Several listed companies, particularly from the energy sector, are likely to benefit from the German government's new climate targets.
Germany’s path to climate neutrality is clear thanks to a ruling in the highest court in April of 2021. According to the German Constitutional Court, the Climate Protection Act of 2019 was not enough and the targets set for reducing emissions from 2031 on were insufficient. The German government has now amended its climate protection laws and moved its "net zero" target up from 2050 to 2045. "Net zero" means that aggregate energy demand, which is currently still mostly covered by fossil fuels, must be generated almost entirely from renewable sources. This includes not only electricity demand, but also the energy previously generated from oil, coal and gas combustion. If greenhouse gas emissions still occur after the target date of 2045, they must be offset in full.
In a comprehensive study, Guido Hoymann, sector analyst at Metzler Capital Markets, has examined how much renewable capacity would be needed in order to achieve this radical transition to green energy by 2045 and has estimated the costs involved. In the study, he has also examined the role that hydrogen will play in this process. His calculations are based on the assumption that energy demand will decline around 30% by 2045 due to savings in all sectors. "But even then, 'net zero' requires Germany’s green energy capacity to quadruple," says Hoymann, whose analysis is partly based on data from the Fraunhofer Institute in Munich, Metzler Capital Markets' scientific cooperation partner.

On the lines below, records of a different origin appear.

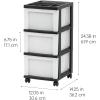 imageIRIS USA Plastic Drawer Storage Organizer Rolling Cart with Wheels Casters 6Drawers for Classroom Art Craft Supplies Dresser Closet Bathroom Dorm Bedroom Laundry Room BlackPearlSingle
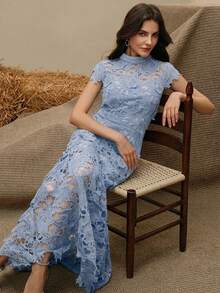 Anewsta Navy Blue Elegant Embellished Party Mermaid Hem Short Sleeve Dress - Baby Blue - View 6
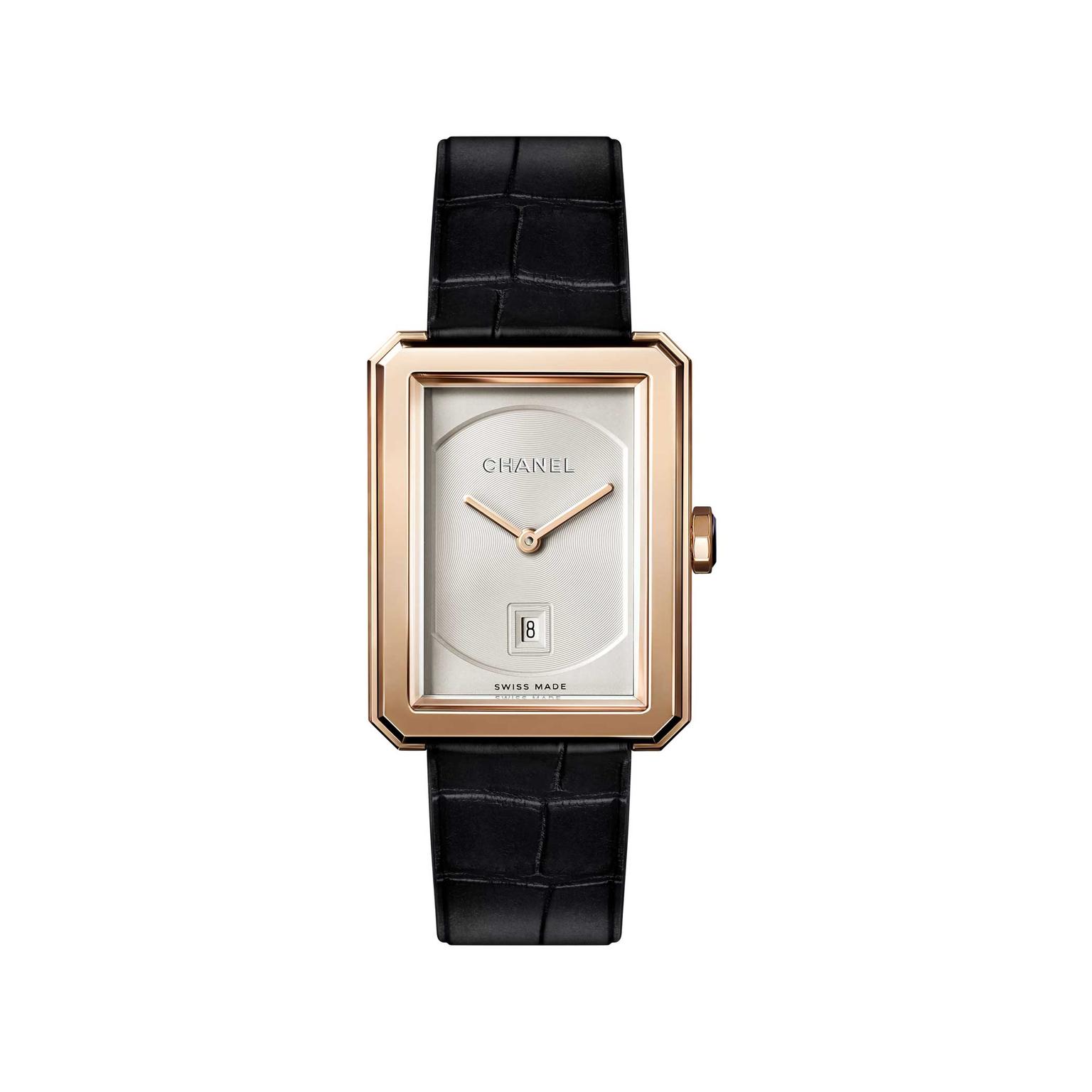 Chanel Boyfriend beige gold quartz watch with date window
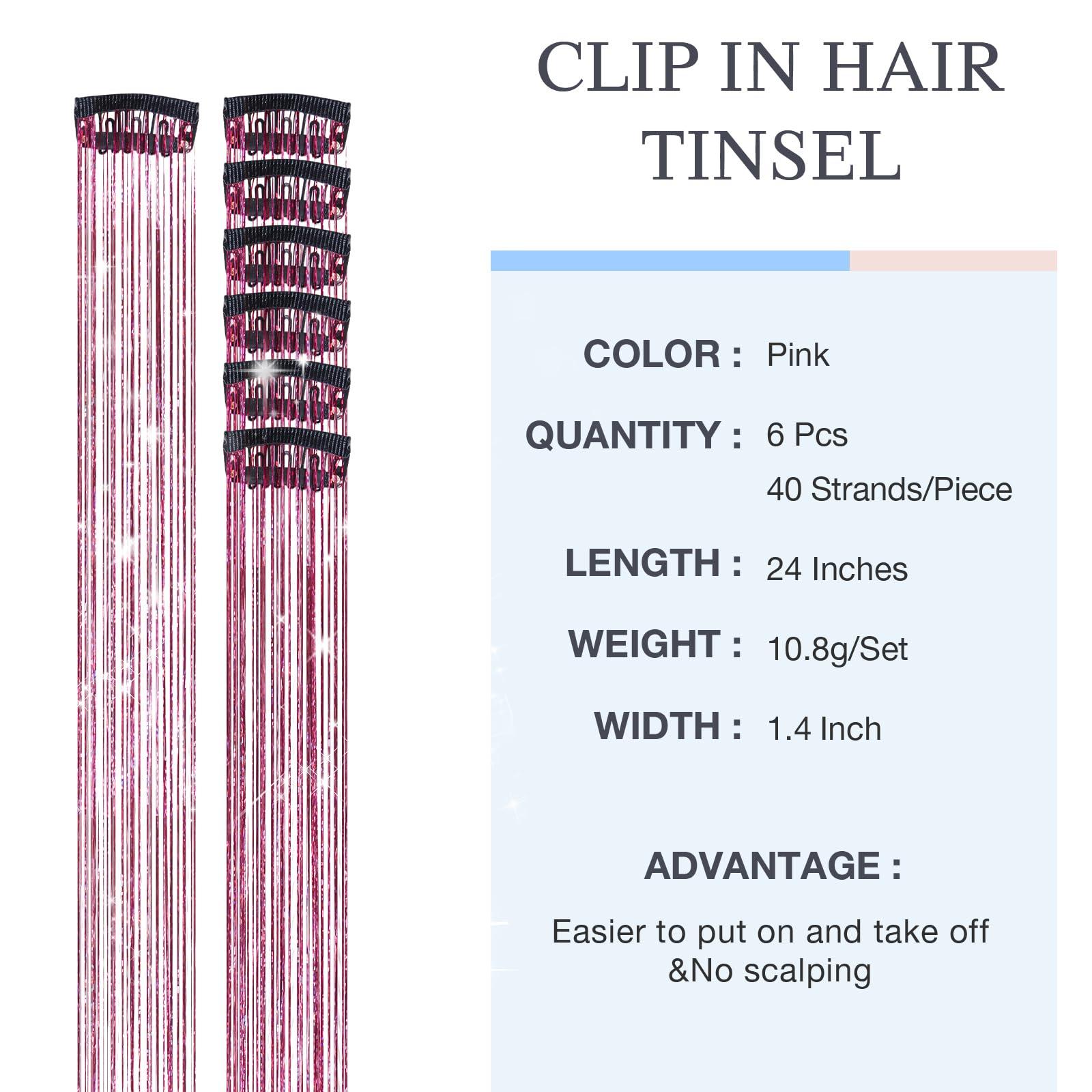 DOORES DOORES Hair Tinsel Kit 6 Pcs Tinsel Hair Extensions, 24 Inch Fairy Hair Accessories Dazzle Hair Sparkle Strands Shiny Glitter Hair Extensions Pink Hair Clip ins Hair Tinsel Kit for Girls (Pink)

Expansion will focus primarily on photovoltaics and wind energy. Their capacities will have to increase about six-fold by 2045. This means Germany will have to build around 630 gigawatts (GW) of photovoltaic and wind power capacity over the next 24 years, or around 26 GW per year. By comparison, the figure for 2020 stood at just 6.5 GW. According to Hoymann, the new target corresponds to a total investment of around EUR 630 bn at today's price of around EUR 1 bn per GW.
Power-to-gas technologies, which convert electricity generated from renewable energies into hydrogen and its derivatives, can help solve the problem of storing and supplying green energy at any location. It also allows combustion engines, e.g. in aviation and shipping, to continue to be used in a CO2-neutral manner. Hoymann expects that by 2045, about one-third of the energy supply could be stored and made available as "green hydrogen", e.g. for transportation. The remaining supply will be consumed directly as green electricity or stored – either electrochemically via batteries, thermally via hot water storage, or mechanically, e.g. via pumped-storage power plants, compressed air storage or flywheel storage.
Electrolysis capacity for hydrogen production will have to be increased to approx. 140 GW by the target date, i.e. by around 6 GW per year. At Hoymann’s estimated cost of about EUR 750 m per GW, this corresponds to an annual investment of about EUR 4 bn or a total of about EUR 100 bn for electrolysis plants. The cost of building and expanding hydrogen distribution infrastructure is likely to add up to about EUR 10 bn for additional pipelines or for repurposing existing pipelines. Hoymann believes repurposing should cover about 75% of pipeline needs.
However, the investments for hydrogen demand will probably not be made directly in Germany. The Fraunhofer Institute in Munich assumes that more than 70% of hydrogen demand in Germany will be covered by importing.
"We estimate the direct costs of building a completely green energy supply for Germany over the next 24 years will be around EUR 750 bn or about EUR 31 bn per year," says the Metzler analyst. More than 80% of this will be accounted for by expanding renewable energies. To put the figures in perspective, EUR 31 bn corresponds to around 0.9% of Germany's annual gross domestic product (GDP). Over the past ten years, German companies have invested an average of around EUR 200 bn per year in equipment. German utilities have invested a total of around EUR 11 bn p.a. on average over the same period.
Hoymann has also extrapolated the costs for the net zero target to a global level. Assuming that Germany accounts for about 2.5% of the annual energy consumed worldwide, about 40 times the amounts mentioned will have to be invested in renewables and hydrogen worldwide. This corresponds to about 1% of the world's GDP.